_MATERIAL FOR THIS EXERCISE_:
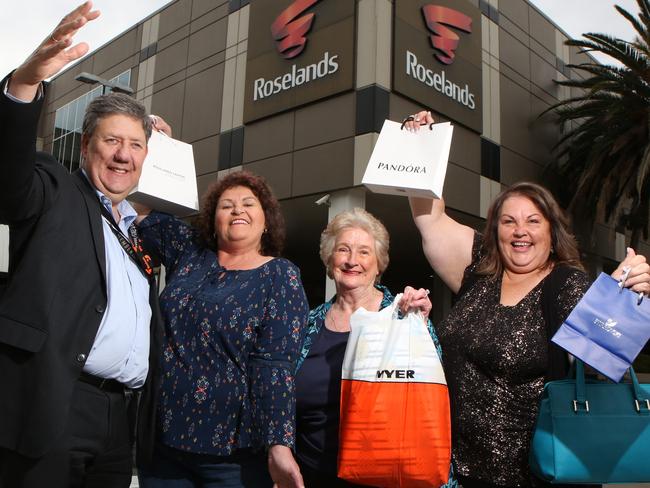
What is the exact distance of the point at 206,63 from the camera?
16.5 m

--

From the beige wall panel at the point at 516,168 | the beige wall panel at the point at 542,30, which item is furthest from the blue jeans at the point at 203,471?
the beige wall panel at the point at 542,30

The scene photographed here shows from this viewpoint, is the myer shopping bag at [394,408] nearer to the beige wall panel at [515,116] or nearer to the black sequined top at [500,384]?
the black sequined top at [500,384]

_GIVEN TASK_:
Please report each line of the material above that contains the word "wall", copying every such line in full.

_THE RESULT_:
From the beige wall panel at the point at 516,168 | the beige wall panel at the point at 542,30, which item is furthest from the blue jeans at the point at 203,471?
the beige wall panel at the point at 542,30
The scene photographed here shows from this viewpoint, is the myer shopping bag at [394,408] nearer to the beige wall panel at [515,116] or nearer to the black sequined top at [500,384]?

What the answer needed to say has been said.